Turkey has "no reason to target Russia with whom we have strong relations," Turkish President Recep Tayyip Erdoğan said, according to Turkey's Hurriyet News.
Turkey shot down a Russian Su-24 warplane near the Syrian border two days ago.
Erdogan said the "nationality of the plane was unknown at the time of the incident."
The Turkish president also responded to allegations by Russia's Prime Minister, Dmitry Medvedev, who said Turkey was buying oil from IS. Erdogan said that Syrian President Bashar al-Assad was buying the oil from IS, and accused Russia of not fighting IS but of targeting the "moderate opposition."
A group of Turkish businessmen have reportedly been detained in the Russian city of Krasnodar for "making false statements about their trip to the country," Turkey's Hurriyet News is reporting.
The report comes amid soaring tensions between Turkey and Russia following the downing of a Russian Su-24 jet near the Syrian border two days ago.
The businessmen are thought to be part of a delegation attending an International Agricultural Fair on November 25 and are believed to have been brought before a judge early this morning.

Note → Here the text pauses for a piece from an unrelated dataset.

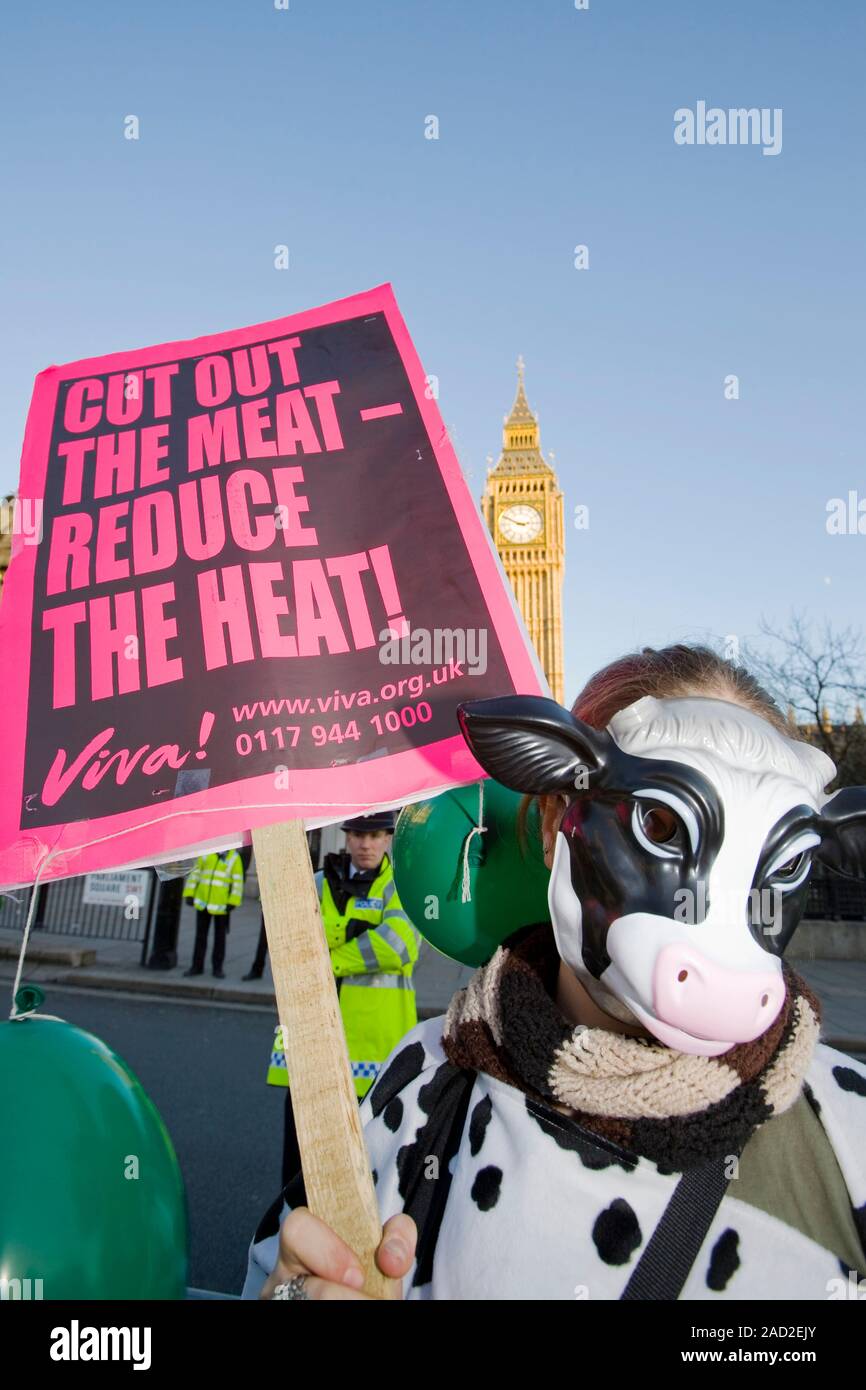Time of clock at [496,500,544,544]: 2:49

The businessmen are set to be deported, the report says.
A large mosque in Brussels has been evacuated after the discovery there of a suspicious envelope containing an unidentified white powder.
Police and decontamination crews converged at the Islamic and Cultural Center of Belgium, near the headquarters of the European Union, on November 26 to secure the scene.

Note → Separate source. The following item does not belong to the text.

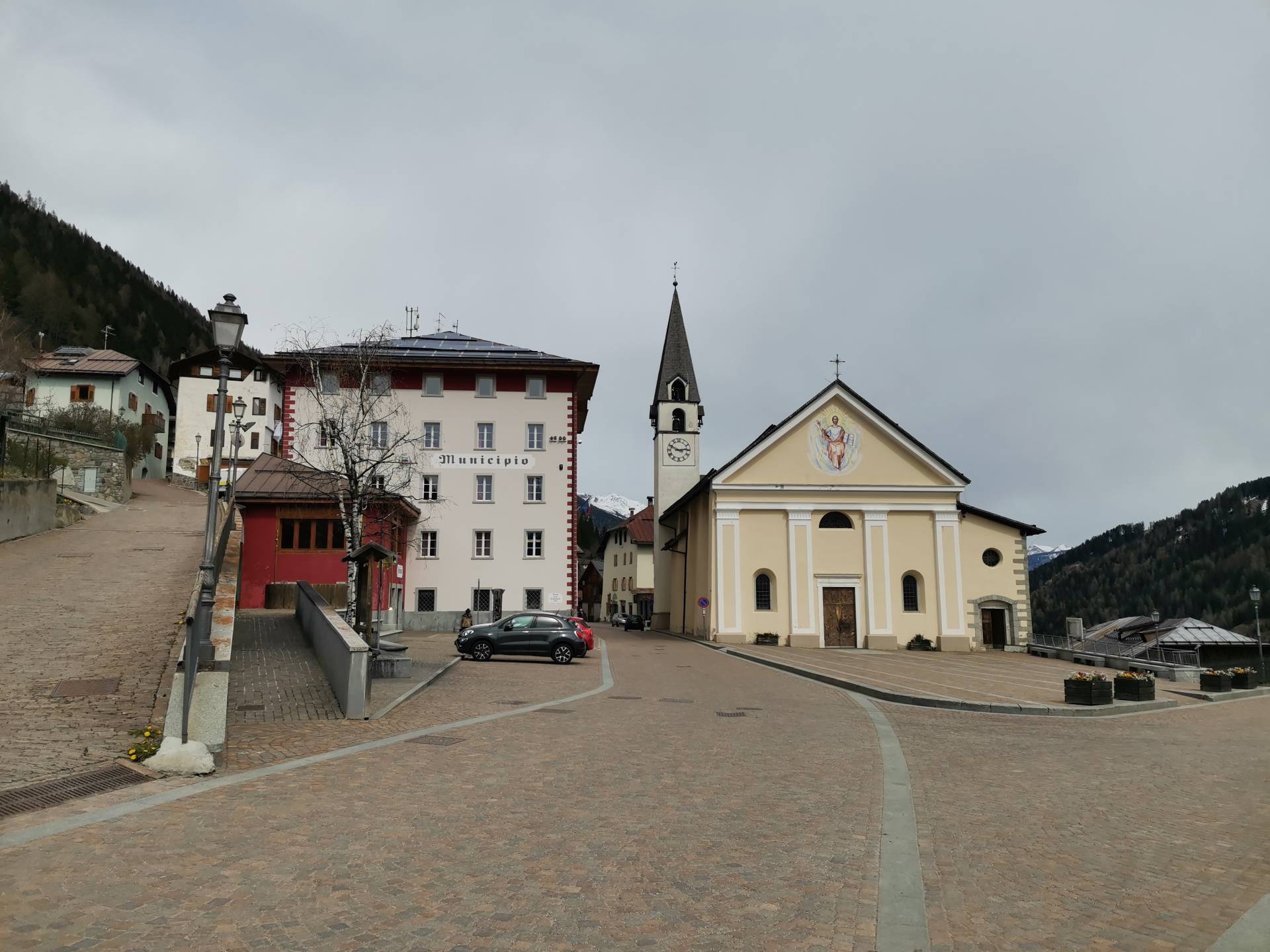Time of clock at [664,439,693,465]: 2:49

A fire service spokesperson said someone at the mosque had called them to alert them to the suspicious substance.
Brussels has been under high security alert since November 21 following what officials described as credible threats of a "Paris-like attack," referring to the November 13 terrorist attacks in the French capital that left 130 dead and hundreds injured.
Since those attacks, which involved alleged terrorists from Belgium, a previously unknown group called Christian State has issued threats against Belgian mosques.
Some 500,000 Muslims live in Belgium. (Reuters, AP)
Turkey will not apologize for downing the Russian Su-24, Turkish President Recep Tayyip Erdogan has told CNN.
"I think if there is a party that needs to apologize, it is not us," Erdogan said.
"Those who violated our airspace are the ones who need to apologize. Our pilots and our armed forces, they simply fulfilled their duties, which consisted of responding to ... violations of the rules of engagement. I think this is the essence."
Iran's Fars News, which has ties to the Iranian Revolutionary Guards Corps (IRGC), is reporting that Quds Force Commander Qassem Soleimani led the rescue operation that retrieved the Russian navigator from the downed Su-24 jet.
The Fars report comes after reports that Soleimani had been injured a few days ago in fighting in the southwest of Aleppo province.
Reports had been circulating that Soleimani had been killed or seriously injured. But a security source on the ground in Syria told AFP yesterday that the general had been only "lightly injured."
Economic measures against Turkey in the wake of the downing of the Russian Su-24 warplane could include freezing the Turkish Stream proposed natural gas pipeline and the Akkuyu nuclear power plant, Russian Economic Development Minister Alexei Ulyukaev has said.
The Turkish Stream project "does not differ from any other project and it is likewise about our investment cooperation, and likewise is subject to the law on special economic measures, just like any other project," Ulyukaev said, adding that the Akkuyu nuclear plant is in the same category.
The Akkuyu plant is under construction in Turkey's Mersin province and is expected to be completed in 2020.
Russia's Foreign Ministry has called on the United Nations to react to a recent incident in which three Russian journalists escorted by the Syrian Army in a government-held area in Latakia were injured after coming under fire from armed opposition groups.
The three journalists -- two from RT and one from TASS -- were wearing "all the required identificating signs of media workers but were fired on," Foreign Ministry spokeswoman Maria Zakharova said in a press briefing.
The journalists were hit by a TOW anti-tank missile of the type supplied to Western-backed Free Syrian Army (FSA) rebels.
Zakharova also criticized the Western-backed rebels, saying that it was the "moderate opposition" who had "put photos of the journalists on the internet and wrote, 'if you see them, kill them'."
Russia has made no distinction between the IS group, Islamist rebels and Western-backed FSA fighters.
The Foreign Ministry's comments come amid soaring tensions with Turkey over the downing of the Russian Su-24 jet in Syria and amid ongoing criticism that Russian air strikes in Syria are targeting armed opposition groups rather than IS.
Russia's Foreign Ministry is calling on Russian citizens in Turkey to return home, AFP is reporting.
Russia's Foreign Ministry has said the United States is aware of the identities of the gunmen who shot a Russian pilot after he parachuted out of the downed Su-24 jet two days ago.
Foreign Ministry spokeswoman Maria Zakharova said she was waiting for "relevant statements" from the State Department regarding "who danced around the body of the Russian pilot."
"I would like to draw the attention of State Department's press service to [the fact that] social networks have all the information about those people, and their photographs too, who fired at the Russian pilot from the ground," Zakharova said.